Under the present invention, a method is provided for limiting the in-rush current of a radio device coupled to a low-power external power source and includes the steps of inserting a switch circuit in series between the power source and the radio device, the switch having an “off” state with a high impedance and an “on” state with a low impedance, coupling a time-delay shorting circuit to the switch circuit, the time-delay shorting circuit having a time constant, switching the switch to the high impedance “off” state is switched to limit the in-rush current to the radio device before the time constant has elapsed and then switching the switch to the low impedance “on” state after the time constant has elapsed so that the radio device is powered by the external power source.

In another embodiment, a radio device is provided in a Compact Flash™ form factor, the radio device being powered by a low-power external power source, and including radio electronics having an in-rush current demand on power-up. Also included is a switch circuit in series between the power source and the radio device, the switch circuit having an “off” state with a high impedance and an “on” state with a low impedance. A time-delay shorting circuit coupled to the switch circuit is included, the time-delay shorting circuit having a time constant. In operation, before the time constant elapses, the switch circuit is in the high impedance “off” state for limiting the in-rush current to the radio device and after the time constant elapses, the switch circuit is in the low impedance “on” state so that the radio device is powered by the external power source.

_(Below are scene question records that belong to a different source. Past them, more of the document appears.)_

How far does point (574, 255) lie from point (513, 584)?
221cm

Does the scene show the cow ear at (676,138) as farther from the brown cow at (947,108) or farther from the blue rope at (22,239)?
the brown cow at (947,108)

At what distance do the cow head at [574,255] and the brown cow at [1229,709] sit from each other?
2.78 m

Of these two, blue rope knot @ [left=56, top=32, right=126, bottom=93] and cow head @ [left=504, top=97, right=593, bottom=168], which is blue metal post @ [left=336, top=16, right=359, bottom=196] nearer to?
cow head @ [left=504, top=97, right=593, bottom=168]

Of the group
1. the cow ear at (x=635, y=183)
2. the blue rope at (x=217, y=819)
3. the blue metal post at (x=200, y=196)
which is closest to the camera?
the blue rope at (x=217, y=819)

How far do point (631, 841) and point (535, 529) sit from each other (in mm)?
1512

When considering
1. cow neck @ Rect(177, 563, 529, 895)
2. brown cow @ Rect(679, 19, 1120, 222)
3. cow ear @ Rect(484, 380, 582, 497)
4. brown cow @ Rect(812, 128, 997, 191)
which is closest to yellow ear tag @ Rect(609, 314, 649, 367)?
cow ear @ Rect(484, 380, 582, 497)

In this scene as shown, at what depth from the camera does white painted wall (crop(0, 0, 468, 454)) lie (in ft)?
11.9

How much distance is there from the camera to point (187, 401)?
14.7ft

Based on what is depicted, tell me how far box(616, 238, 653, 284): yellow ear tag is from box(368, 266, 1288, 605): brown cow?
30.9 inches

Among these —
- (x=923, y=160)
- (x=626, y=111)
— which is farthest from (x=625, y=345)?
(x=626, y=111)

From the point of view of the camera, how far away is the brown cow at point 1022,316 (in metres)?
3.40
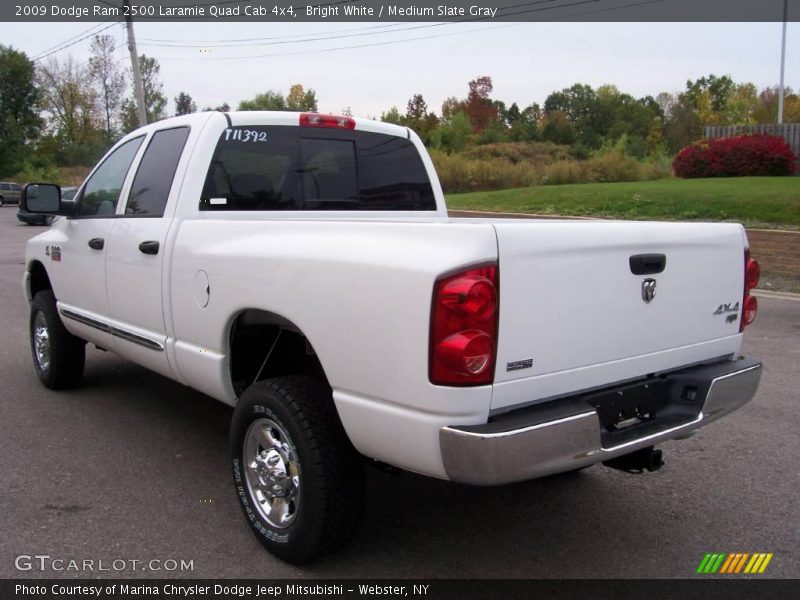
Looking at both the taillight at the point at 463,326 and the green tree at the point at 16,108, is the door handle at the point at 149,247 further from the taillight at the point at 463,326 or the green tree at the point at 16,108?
the green tree at the point at 16,108

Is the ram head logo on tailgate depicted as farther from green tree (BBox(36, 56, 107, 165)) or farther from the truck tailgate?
green tree (BBox(36, 56, 107, 165))

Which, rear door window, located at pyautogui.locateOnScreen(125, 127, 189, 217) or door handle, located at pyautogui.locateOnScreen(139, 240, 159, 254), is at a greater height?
rear door window, located at pyautogui.locateOnScreen(125, 127, 189, 217)

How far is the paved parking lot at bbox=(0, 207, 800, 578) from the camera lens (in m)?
3.33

A further aspect of the invention provides a method for limiting the in-rush current of a radio device coupled to a low-power external power source that includes the steps of initially charging the radio device with a power source in a low power state; sensing a voltage across a component associated with said radio device and switching from said low power state to a full power state when said voltage exceeds a threshold level.

The present invention thus advantageously provides a radio device that operates according to the power capabilities of low-power handheld computing devices and that is particularly well-suited for use in a Compact Flash™ form factor.

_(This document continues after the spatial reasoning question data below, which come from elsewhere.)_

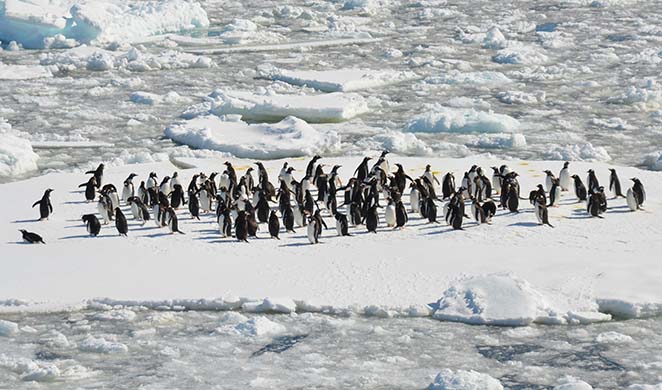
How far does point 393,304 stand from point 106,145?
37.0ft

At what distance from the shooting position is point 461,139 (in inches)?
911

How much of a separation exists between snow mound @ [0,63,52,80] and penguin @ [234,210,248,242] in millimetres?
15466

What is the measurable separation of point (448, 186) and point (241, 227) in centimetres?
382

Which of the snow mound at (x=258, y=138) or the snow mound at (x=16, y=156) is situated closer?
the snow mound at (x=16, y=156)

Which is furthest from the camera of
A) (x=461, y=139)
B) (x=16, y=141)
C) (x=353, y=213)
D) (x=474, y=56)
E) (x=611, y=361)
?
(x=474, y=56)

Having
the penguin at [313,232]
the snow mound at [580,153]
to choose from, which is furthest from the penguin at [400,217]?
the snow mound at [580,153]

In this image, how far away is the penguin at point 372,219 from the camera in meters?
15.9

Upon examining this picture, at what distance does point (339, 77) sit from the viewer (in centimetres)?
2877

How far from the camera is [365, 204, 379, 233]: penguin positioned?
15.9 meters

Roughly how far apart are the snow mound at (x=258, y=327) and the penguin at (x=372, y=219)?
362 centimetres

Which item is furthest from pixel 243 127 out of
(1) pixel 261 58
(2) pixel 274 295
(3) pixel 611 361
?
(3) pixel 611 361

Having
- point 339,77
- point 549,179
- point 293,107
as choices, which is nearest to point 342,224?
point 549,179

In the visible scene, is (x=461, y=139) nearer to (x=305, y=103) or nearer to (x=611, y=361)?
(x=305, y=103)

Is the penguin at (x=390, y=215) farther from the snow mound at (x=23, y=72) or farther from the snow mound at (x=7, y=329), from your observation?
the snow mound at (x=23, y=72)
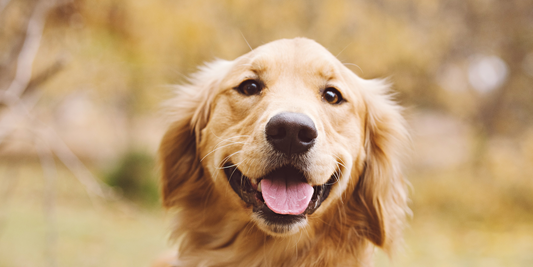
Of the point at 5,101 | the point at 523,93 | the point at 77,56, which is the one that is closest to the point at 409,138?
the point at 5,101

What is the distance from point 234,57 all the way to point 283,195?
5.63m

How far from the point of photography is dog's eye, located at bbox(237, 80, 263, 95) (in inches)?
109

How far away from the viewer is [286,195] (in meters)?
2.32

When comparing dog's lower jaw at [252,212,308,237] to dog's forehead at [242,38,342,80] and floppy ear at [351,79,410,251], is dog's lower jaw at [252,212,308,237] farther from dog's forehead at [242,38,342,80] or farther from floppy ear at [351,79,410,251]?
dog's forehead at [242,38,342,80]

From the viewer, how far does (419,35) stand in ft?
29.1

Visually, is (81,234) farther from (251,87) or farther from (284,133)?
(284,133)

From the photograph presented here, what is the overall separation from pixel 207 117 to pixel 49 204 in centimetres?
231

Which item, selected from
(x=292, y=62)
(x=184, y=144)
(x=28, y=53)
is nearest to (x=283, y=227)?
(x=292, y=62)

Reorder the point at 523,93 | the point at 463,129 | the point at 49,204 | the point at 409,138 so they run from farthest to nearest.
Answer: the point at 463,129
the point at 523,93
the point at 49,204
the point at 409,138

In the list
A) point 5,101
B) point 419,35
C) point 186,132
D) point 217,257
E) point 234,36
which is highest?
point 419,35

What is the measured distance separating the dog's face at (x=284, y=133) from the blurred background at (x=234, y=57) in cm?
57

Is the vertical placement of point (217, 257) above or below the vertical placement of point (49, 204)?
above

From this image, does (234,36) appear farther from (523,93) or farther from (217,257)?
(523,93)

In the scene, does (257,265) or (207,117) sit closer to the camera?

The invention accordingly comprises the features of construction, combination of elements and arrangement of parts that will be exemplified in the following detailed disclosure, and the scope of the invention will be indicated in the claims. Other features and advantages of the invention will be apparent from the description, the drawings and the claims.

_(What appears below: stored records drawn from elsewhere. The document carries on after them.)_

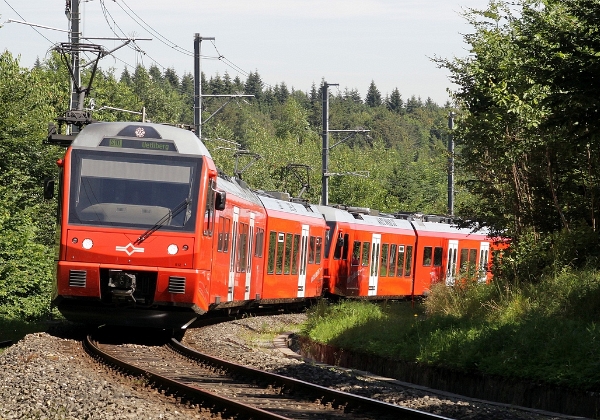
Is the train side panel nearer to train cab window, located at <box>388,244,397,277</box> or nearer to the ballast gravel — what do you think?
train cab window, located at <box>388,244,397,277</box>

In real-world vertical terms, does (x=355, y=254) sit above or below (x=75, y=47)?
below

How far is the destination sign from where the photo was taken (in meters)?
17.2

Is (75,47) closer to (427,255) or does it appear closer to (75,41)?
(75,41)

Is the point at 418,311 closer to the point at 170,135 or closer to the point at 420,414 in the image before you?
the point at 170,135

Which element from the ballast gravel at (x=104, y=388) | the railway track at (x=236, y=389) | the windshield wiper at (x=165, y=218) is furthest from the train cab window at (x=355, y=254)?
the windshield wiper at (x=165, y=218)

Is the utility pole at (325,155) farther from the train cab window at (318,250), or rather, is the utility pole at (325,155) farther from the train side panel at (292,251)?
the train cab window at (318,250)

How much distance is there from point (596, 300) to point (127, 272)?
7.18 m

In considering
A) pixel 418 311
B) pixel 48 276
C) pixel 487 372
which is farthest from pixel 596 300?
pixel 48 276

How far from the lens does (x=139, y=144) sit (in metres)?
17.3

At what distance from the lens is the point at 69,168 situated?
55.1ft

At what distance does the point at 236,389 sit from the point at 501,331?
428 cm

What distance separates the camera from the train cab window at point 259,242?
24938 millimetres

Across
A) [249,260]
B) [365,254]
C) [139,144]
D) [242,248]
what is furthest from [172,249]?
[365,254]

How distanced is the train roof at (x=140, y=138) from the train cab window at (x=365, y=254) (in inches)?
682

DESCRIPTION OF THE DRAWINGS

For a fuller understanding of the invention, reference is made to the following description taken in conjunction with the accompanying drawings, in which:

FIG. 1 is a block diagram of a handheld computing device configured to receive a Compact Flash radio device in accordance with the present invention;

FIG. 2 is a schematic of an in-rush limiting circuit used in the Compact Flash radio device of FIG. 1 in accordance with a first embodiment of the present invention;

FIG. 3 is a schematic of an in-rush limiting circuit used in the Compact Flash radio device of FIG. 1 in accordance with a second embodiment of the present invention;

FIG. 4A is a schematic of an in-rush limiting circuit used in the Compact Flash radio device of FIG. 1 in accordance with a third embodiment of the present invention;

FIG. 4B is a schematic of an in-rush limiting circuit used in the Compact Flash radio device of FIG. 1 in accordance with a fourth embodiment of the present invention;

FIG. 5 is a schematic of an in-rush limiting circuit used in the Compact Flash radio device of FIG. 1 in accordance with a fifth embodiment of the present invention;

FIG. 6A is a schematic of an in-rush limiting circuit used in the Compact Flash radio device of FIG. 1 in accordance with a sixth embodiment of the present invention;

FIG. 6B is a schematic of an in-rush limiting circuit used in the Compact Flash radio device of FIG. 1 in accordance with a seventh embodiment of the present invention;

FIG. 7 is a schematic of an in-rush limiting circuit used in the Compact Flash radio device of FIG. 1 in accordance with a eighth embodiment of the present invention;

FIG. 8 is a schematic of an in-rush limiting circuit used in the Compact Flash radio device of FIG. 1 in accordance with a ninth embodiment of the present invention;

FIG. 9A is a schematic of an in-rush limiting circuit used in the Compact Flash radio device of FIG. 1 in accordance with a tenth embodiment of the present invention;

FIG. 9B is a schematic of an in-rush limiting circuit used in the Compact Flash radio device of FIG. 1 in accordance with a eleventh embodiment of the present invention;

FIG. 10 is a schematic of an in-rush limiting circuit used in the Compact Flash radio device of FIG. 1 in accordance with a twelfth embodiment of the present invention;

FIG. 11A is a schematic of an in-rush limiting circuit used in the Compact Flash radio device of FIG. 1 in accordance with a thirteenth embodiment of the present invention; and

FIG. 11B is a schematic of an in-rush limiting circuit used in the Compact Flash radio device of FIG. 1 in accordance with a fourteenth embodiment of the present invention.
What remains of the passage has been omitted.